Interview with Will Patching, author of The Hangman

09 May 2018

What can you tell us about your new release, The Hangman?

The Hangman is the final explosive ‘standalone’ thriller in The Hack Trilogy, continuing the overarching concept that runs through each of these three tales:

The abuse of power and privilege by our pampered elites and the impact their evil misdeeds have on others less fortunate.

Throughout this mini-series we follow the adventures of ex-CIA assassin, Doug Hunter, a man with particular skills. This time he’s up against unelected officials on both sides of the Atlantic who are determined to provoke an illegal war with Iran. While Doug is attempting to defy death and prevent slaughter in the Middle East, the other hero of the trilogy, his pregnant lover, journalist Kate O’Sullivan, gets caught up in the worst terror attack ever carried out on British soil – a gruesome chemical weapon that kills hundreds of innocents.

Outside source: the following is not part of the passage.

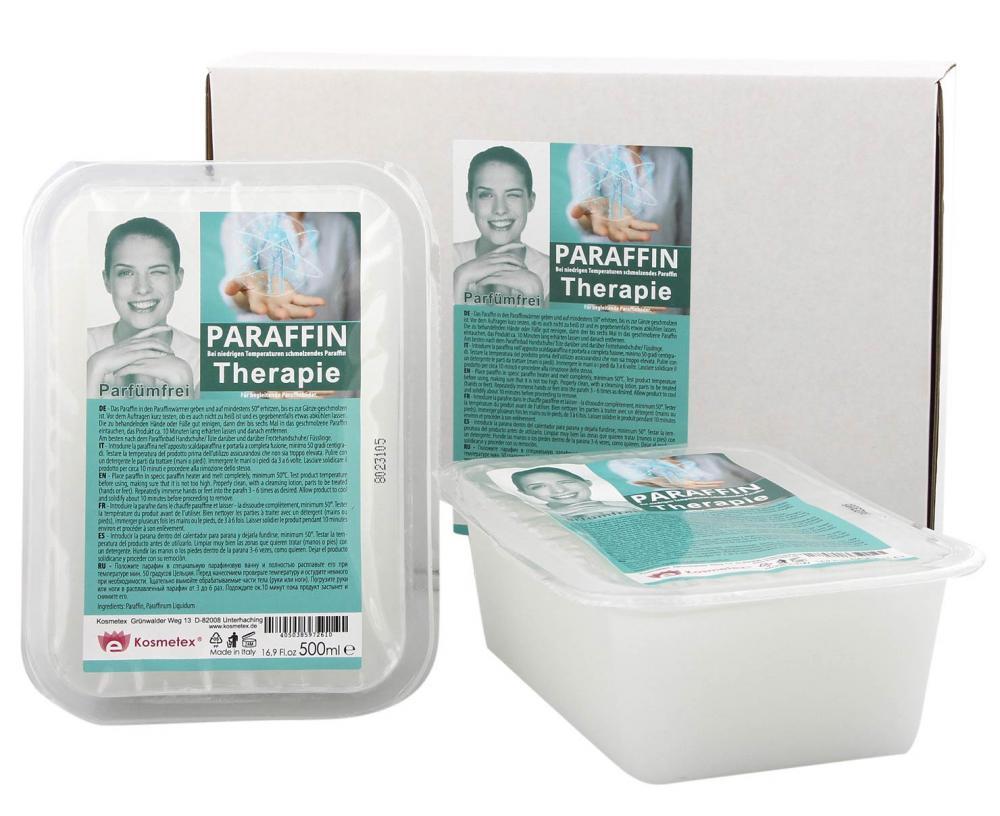 Kosmetex Paraffinbad Therapie für Gelenk Paraffin-Bäder, Parfümfrei, Paraffin mit niedrigeren Schmelzpunkt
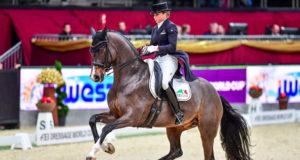 5.- 8.12.2019, Salzburg, Amadeus Horse Indoors Faustus Schneider,Dorothee GER photo: im|press|ions – Daniel Kaiser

Although the manuscript was drafted long before the Skripal poisonings, when the word ‘Novichok’ entered the British lexicon, The Hangman reflects such current world events in a way that I hope will prompt the reader to question the official narratives our leaders and media promote. Featuring conniving politicians, devious spooks, fanatical jihadis, vicious mercenaries, corrupt officials and more, my aim was to create a gripping international crime thriller full of evil deeds and selfless heroism while giving the reader something to think about.

According to early feedback, it seems ‘The Hangman’ has hit the spot. I would never compare my writing to any other author but I will admit I was delighted when professional editor, James Jones of Proof-EDGB, said this about my latest thriller:

“Fantastic book… Now I will be going back to a Jack Reacher novel I’m reading. It has lost some of its appeal after reading The Hangman.”

I’m really looking forward to hearing what other readers think – I welcome feedback, and try to reply to everyone who contacts me with comments.

What or who inspired you to become an author?

At the age of fourteen or fifteen I won first prize in a tri-county writing competition. It was just some boring stuff about banking, but as a teenager you think you can do anything and after winning that contest I arrogantly believed I could write a thriller as good as any I’d read.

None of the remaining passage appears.